WASHINGTON -- April 25 --
AS'AD ABUKHALIL, AAbukhalil@csustan.edu, http://angryarab.blogspot.com AbuKhalil is author of the book "The Battle for Saudi Arabia: Royalty, Fundamentalism, and Global Power," professor in the Department of Politics at California State University, Stanislaus, and visiting professor at University of California, Berkeley. He said today: "The meeting today will cement the continued improvement in U.S.-Saudi relations despite criticism of the Saudi regime that emerged in the U.S. media after 9-11. The irony of this trip is that here is the head of one of the most oppressive governments in the world -- a religious dictatorship -- meeting with a U.S. president who continues to produce hollow rhetoric about democracy in the region. To the people of the region, this trip is not surprising. It's a continuation of decades-old U.S. policy of embracing 'convenient' dictatorships, especially if they produce crude oil. It's unlikely that Bush will make mention of the prisoners of conscience suffering in Saudi prisons -- especially those who are also critical of the U.S. like professor of communications Sa'id bin Zu'ayr, who was sentenced to four years in jail after criticizing the U.S. government on Al-Jazeera."

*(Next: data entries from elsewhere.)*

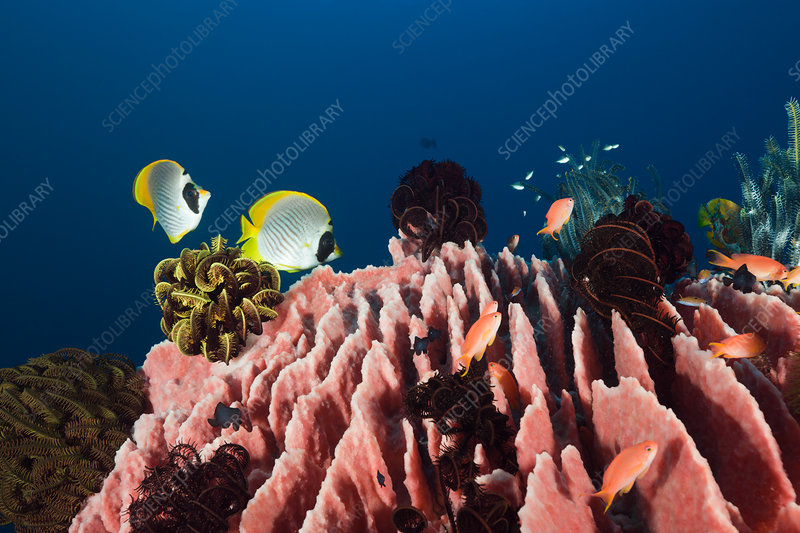 Panda Butterflyfishes over Barrel Sponge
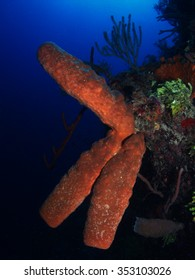 Orange tube sponge on a Caribbean wall
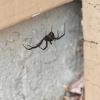 Bird Eater Spider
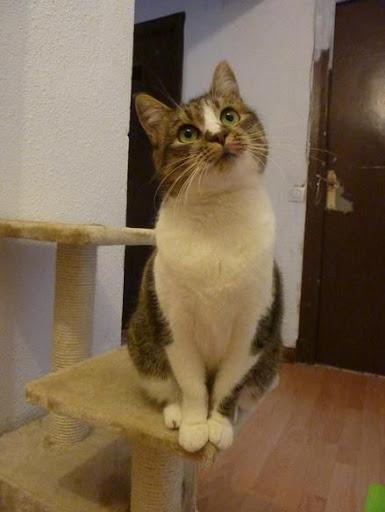 Moli preciosa gata de dos años en adopción. ¡Adoptada! P1140783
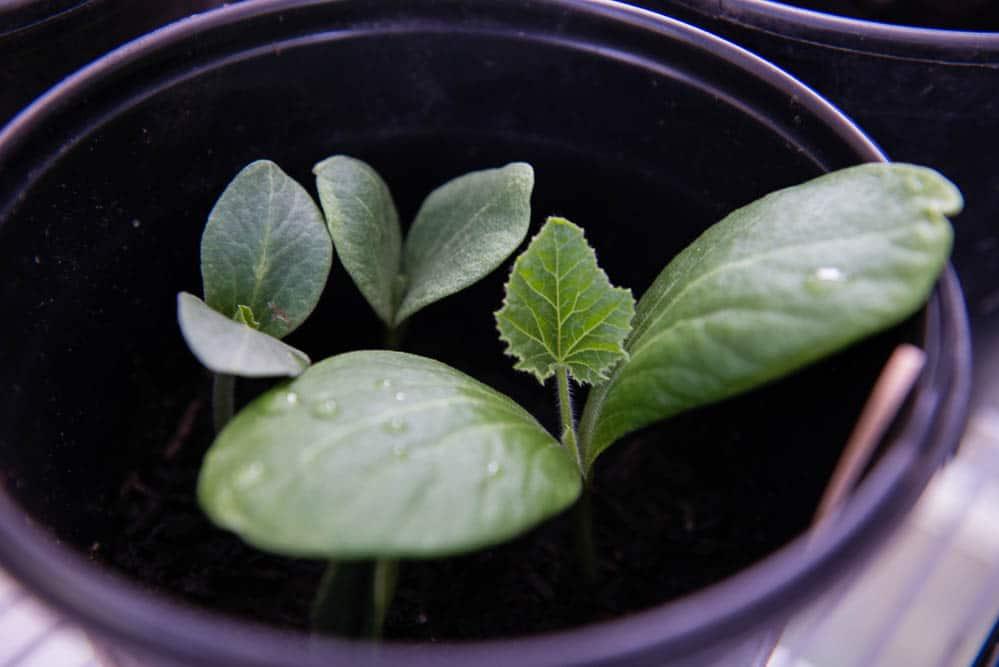 artichoke plants growing in pot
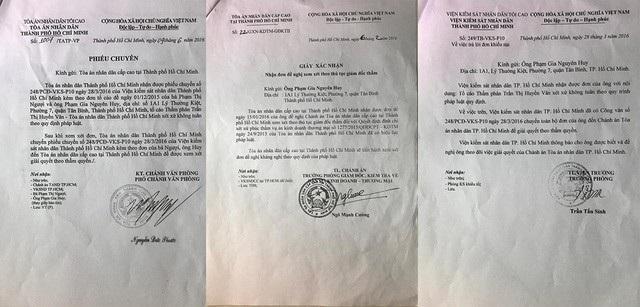 Quyết định đình chỉ xét xử phúc thẩm vụ án kinh doanh thương mại của TAND TPHCM là bất thường - Ảnh 4.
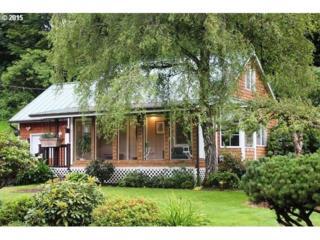 43390  Little Nestucca Hwy  , Cloverdale, OR 97112 (MLS #15645871) :: Ormiston Investment Group - Northwest Realty Elite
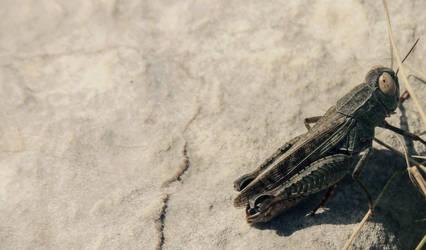Grasshopper by Sarush09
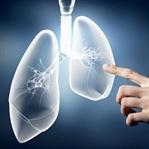 Akciğer Kanseri için Bitkisel Kür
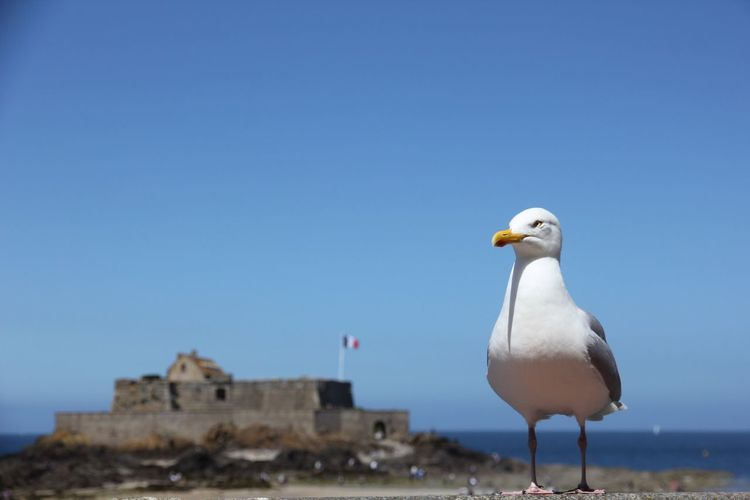 Möwe vor granzösischer Burg und Fahne Bretagne Sea France St. Malo Animal Themes Bird Animal Animals In The Wild Vertebrate Sky Animal Wildlife One Animal Blue Clear Sky Seagull Building Exterior Nature No People Architecture Built Structure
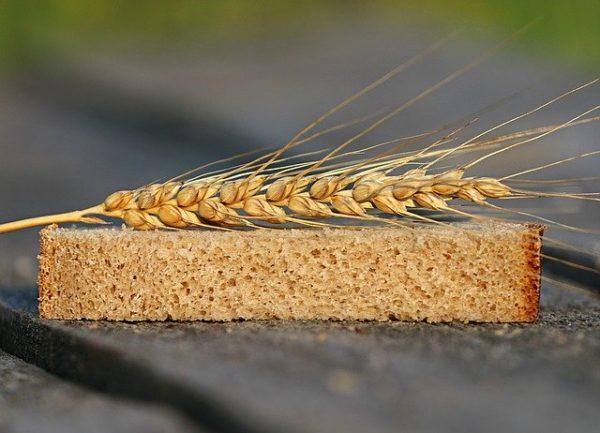 Az élelmiszertermelés adatait elemző FAO dokumentum a gabonafélék erősödő szerepéről számolt be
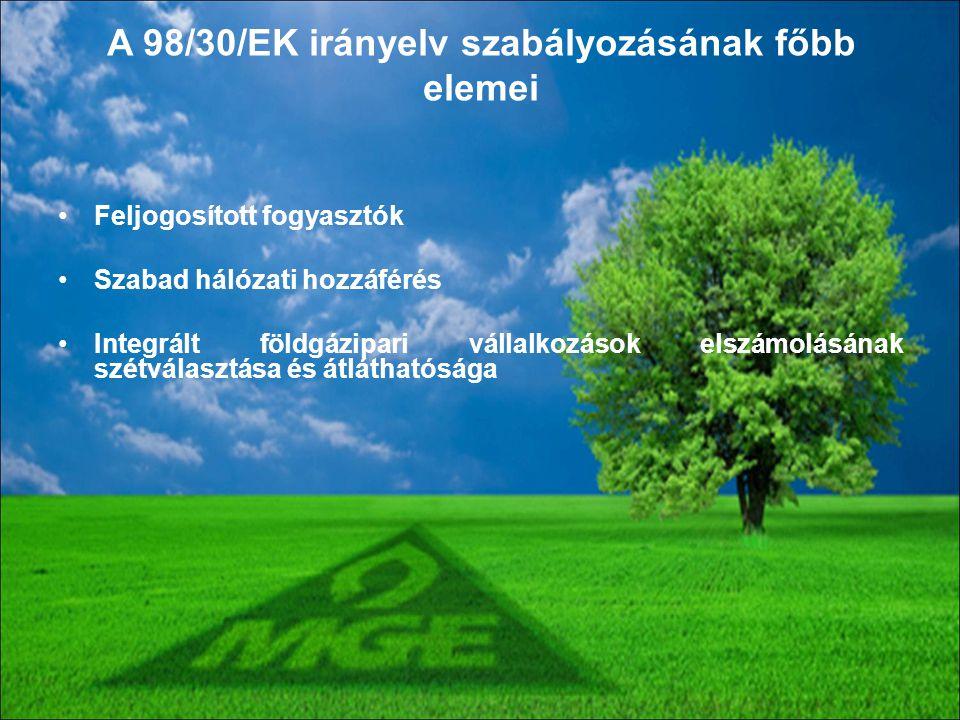 A 98/30/EK irányelv szabályozásának főbb elemei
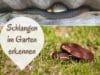 Schlangen im Garten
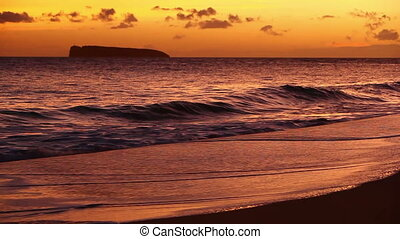 Waves On Tropical Sandy Beach at Sunset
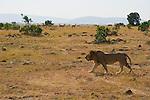 An impala herd watch a male lion closely as he crosses the Maasai Mara plain in Kenya.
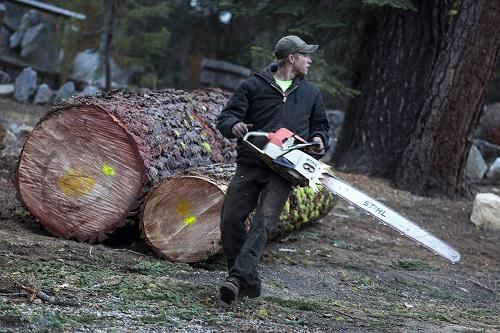 چوب بر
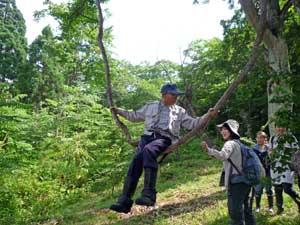 72歳の松木さんは今でも遊び心が旺盛(自然にできたブランコによじ登り楽しむ)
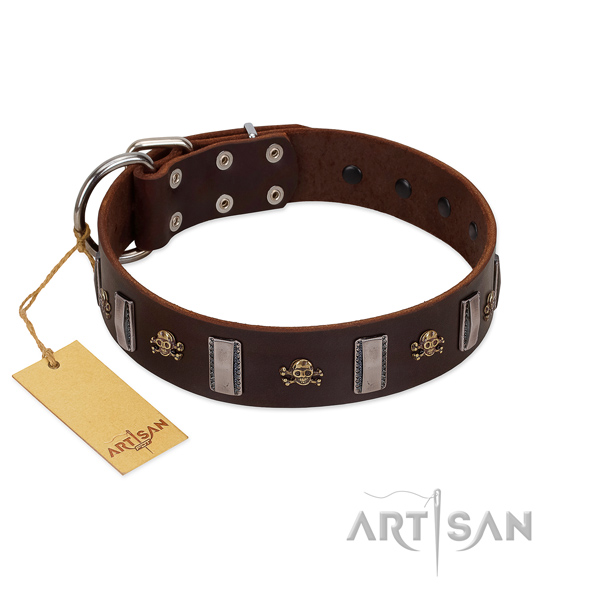 Exclusive FDT Artisan brown leather dog collar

JAMES PAUL, email@example.com, http://www.globalpolicy.org Executive director of the Global Policy Forum, Paul is author of the report "Oil in Iraq: The Heart of the Crisis." Paul said today: "The Bush administration would have the U.S. public believe that there's an unlimited supply of oil and that the nasty environmentalists and greedy sheiks are keeping oil from reaching consumers. It's a catastrophic lie. There is growing consensus that worldwide oil production is reaching its peak. The Saudis are now pumping very near full capacity and all of OPEC is operating at full tilt. OPEC has been trying to lower oil prices to keep the markets stable but without success. Worldwide demand is going up and supply can't rise to meet it. The U.S. is thirsty for more, the markets in China and India are growing rapidly, so market forces are driving prices higher and higher. The administration's plans for controlling Iraqi oil and putting U.S. and U.K. companies in charge have thus far been a failure. Exxon's profits are setting new records, but the world's energy future is a chaos for which the oil giants are largely responsible."